Insultes, intimidation, violences physiques : à travers le monde, le racisme anti-asiatique qui découle de la pandémie actuelle est bien réel. Et le Québec n’est pas en reste, selon l'illustratrice montréalaise Ravy Puth, qui pense que l'enjeu mériterait plus d'attention médiatique.
L’artiste d’origine sino-cambodgienne est spécialisée en communication et elle entame une maîtrise de recherche-création sur le pouvoir des représentations dans la société. En avril dernier, elle a lancé la campagne en ligne « Illustrer contre la xénophobie » pour dénoncer cette montée raciste. Plus de 50 membres de la communauté de l’illustration au Québec ont participé à cette journée déclinée sur Facebook (Nouvelle fenêtre) et Instagram (Nouvelle fenêtre).
Discussion sur les dessous de cette campagne et réflexion sur l’identité asiatique au Québec.
Qu’est-ce qui a mené à cette journée d’illustrations contre la xénophobie et le ressentiment anti-asiatique?

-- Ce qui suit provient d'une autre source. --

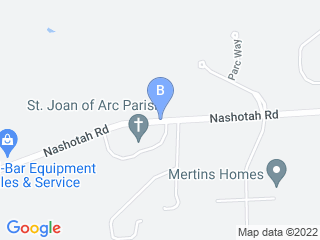 Map of Hickory Hill Bed   Biscuit of Delafield Dog Boarding options in Nashotah | Boarding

À la mi-mars, j’ai été envahie d’angoisse et d’anxiété. Je vivais déjà un racisme anti-asiatique avant l’état d’urgence, et c’est allé en augmentant. Je l’ai ressenti par des regards dans la rue. Ma mère a reçu des propos désobligeants de deux employés à la banque. Une personne dans mon entourage a trouvé une tête de mort sculptée dans une citrouille devant sa porte.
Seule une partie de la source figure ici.